One wonderful facet of blogging is reading about someone else’s life and thoughts, then allowing what I read to affect me, change me, prod me.
I had a brief e-conversation with the creator of the blog Rendezvous with Renee recently about a quote I borrowed from one of her pieces. In our exchange, she referred me to another of her posts. I have provided the link to it below.
The title of it got me thinking about my own similar fear. I figure I have about 20 productive years, at most, ahead of me. Twenty years are nothing. The time goes in a flash. Don’t believe me? Look at that child of yours nearing college age or finishing college. The span of their lifetime is a blur. It’s gone by so fast.
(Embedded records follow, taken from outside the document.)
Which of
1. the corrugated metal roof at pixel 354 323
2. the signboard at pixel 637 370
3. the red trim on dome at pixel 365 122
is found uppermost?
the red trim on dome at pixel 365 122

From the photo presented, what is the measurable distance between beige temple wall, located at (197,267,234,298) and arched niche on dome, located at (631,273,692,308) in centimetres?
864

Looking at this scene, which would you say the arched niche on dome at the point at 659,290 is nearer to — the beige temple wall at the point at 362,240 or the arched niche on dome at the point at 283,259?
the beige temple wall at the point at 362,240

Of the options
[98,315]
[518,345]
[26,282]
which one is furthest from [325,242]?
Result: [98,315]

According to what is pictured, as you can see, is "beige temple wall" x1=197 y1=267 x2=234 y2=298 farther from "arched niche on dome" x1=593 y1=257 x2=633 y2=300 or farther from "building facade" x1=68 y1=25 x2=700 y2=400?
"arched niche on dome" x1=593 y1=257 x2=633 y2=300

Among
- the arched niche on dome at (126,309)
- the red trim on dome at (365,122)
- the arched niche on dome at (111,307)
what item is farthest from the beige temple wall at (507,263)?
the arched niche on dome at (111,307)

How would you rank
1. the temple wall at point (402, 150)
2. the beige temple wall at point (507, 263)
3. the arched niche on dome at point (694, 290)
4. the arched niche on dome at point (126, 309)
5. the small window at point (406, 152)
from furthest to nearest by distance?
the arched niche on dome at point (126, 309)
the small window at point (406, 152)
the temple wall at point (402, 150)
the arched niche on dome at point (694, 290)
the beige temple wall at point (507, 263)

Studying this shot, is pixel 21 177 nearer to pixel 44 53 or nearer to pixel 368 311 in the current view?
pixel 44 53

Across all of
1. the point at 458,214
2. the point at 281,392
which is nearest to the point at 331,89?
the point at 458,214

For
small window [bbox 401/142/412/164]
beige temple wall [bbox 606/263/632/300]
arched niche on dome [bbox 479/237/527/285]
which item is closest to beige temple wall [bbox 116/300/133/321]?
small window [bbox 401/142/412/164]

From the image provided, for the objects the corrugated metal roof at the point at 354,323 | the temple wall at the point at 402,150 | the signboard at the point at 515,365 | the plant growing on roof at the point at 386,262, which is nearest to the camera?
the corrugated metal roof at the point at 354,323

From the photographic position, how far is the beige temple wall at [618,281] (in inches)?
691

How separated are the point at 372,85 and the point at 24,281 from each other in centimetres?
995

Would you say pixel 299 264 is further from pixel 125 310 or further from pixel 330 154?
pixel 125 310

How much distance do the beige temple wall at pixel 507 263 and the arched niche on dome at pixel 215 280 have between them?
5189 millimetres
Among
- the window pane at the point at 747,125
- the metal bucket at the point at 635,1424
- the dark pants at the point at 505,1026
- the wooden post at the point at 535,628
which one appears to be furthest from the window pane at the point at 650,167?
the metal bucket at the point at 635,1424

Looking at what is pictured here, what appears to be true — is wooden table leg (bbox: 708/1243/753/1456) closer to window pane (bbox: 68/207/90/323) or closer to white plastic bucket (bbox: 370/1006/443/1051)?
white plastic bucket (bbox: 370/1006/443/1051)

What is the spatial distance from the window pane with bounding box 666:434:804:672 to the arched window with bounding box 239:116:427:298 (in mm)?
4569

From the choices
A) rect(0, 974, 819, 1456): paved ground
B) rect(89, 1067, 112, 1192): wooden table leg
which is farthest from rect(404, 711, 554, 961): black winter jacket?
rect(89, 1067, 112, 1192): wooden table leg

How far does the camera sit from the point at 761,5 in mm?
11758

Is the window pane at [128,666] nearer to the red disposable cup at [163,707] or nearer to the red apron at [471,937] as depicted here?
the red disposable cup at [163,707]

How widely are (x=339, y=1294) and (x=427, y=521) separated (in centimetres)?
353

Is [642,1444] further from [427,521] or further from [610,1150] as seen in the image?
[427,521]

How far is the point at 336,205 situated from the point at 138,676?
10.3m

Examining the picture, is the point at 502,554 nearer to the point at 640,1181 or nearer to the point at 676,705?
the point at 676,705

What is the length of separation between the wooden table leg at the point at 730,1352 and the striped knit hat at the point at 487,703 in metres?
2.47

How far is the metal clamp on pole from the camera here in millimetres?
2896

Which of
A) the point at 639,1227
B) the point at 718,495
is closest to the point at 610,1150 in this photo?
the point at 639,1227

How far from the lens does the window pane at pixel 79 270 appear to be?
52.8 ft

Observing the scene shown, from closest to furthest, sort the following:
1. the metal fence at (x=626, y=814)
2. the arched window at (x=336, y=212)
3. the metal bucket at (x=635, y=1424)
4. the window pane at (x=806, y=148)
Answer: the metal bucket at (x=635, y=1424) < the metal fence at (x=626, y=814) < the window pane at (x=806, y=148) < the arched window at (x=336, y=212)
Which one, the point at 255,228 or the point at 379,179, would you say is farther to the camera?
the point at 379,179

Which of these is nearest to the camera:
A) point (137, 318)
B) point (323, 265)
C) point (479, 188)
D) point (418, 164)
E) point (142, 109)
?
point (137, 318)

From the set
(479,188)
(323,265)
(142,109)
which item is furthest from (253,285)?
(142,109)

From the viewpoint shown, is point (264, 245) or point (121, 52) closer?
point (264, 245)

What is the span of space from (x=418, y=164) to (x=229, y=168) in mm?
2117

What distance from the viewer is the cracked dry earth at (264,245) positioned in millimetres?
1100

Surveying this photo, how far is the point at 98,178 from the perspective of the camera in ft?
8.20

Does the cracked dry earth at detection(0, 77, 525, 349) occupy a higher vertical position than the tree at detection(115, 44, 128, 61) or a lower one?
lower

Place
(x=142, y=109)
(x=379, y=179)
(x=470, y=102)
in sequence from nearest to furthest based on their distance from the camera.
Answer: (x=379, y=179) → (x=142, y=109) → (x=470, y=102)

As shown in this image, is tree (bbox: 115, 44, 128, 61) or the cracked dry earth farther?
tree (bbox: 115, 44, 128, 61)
Anyway, I started thinking about my writing ambition. I have had it my whole life. Over the course of years, I kept saying about writing professionally, “Not yet, not yet. I haven’t lived enough. I don’t have anything to say.”
Then that thought changed. Now I fret that I won’t have time to get the words out of me. I fret that life will get in the way, and my stories won’t get told.
Yes, I fear I’ll be forgotten.
Oh, I know that I’ll be remembered by friends, family and children who outlive me. But when they are gone, then what? Poof. I’m gone for good. Especially in an age of digital data. There will be no paintings of me that pass from generation to generation, hung in the family library or den. Photographs of me saved on-line or in home computers will disappear. My e-books-to-be will corrupt in an outdated e-reader.
Ashes to ashes, dust to dust, twinkle in my father’s eye to twinkle in the starry sky. But who will be looking for the miniscule twinkle? Who will care?
At some level, it is the fear of being forgotten that motivates me to write.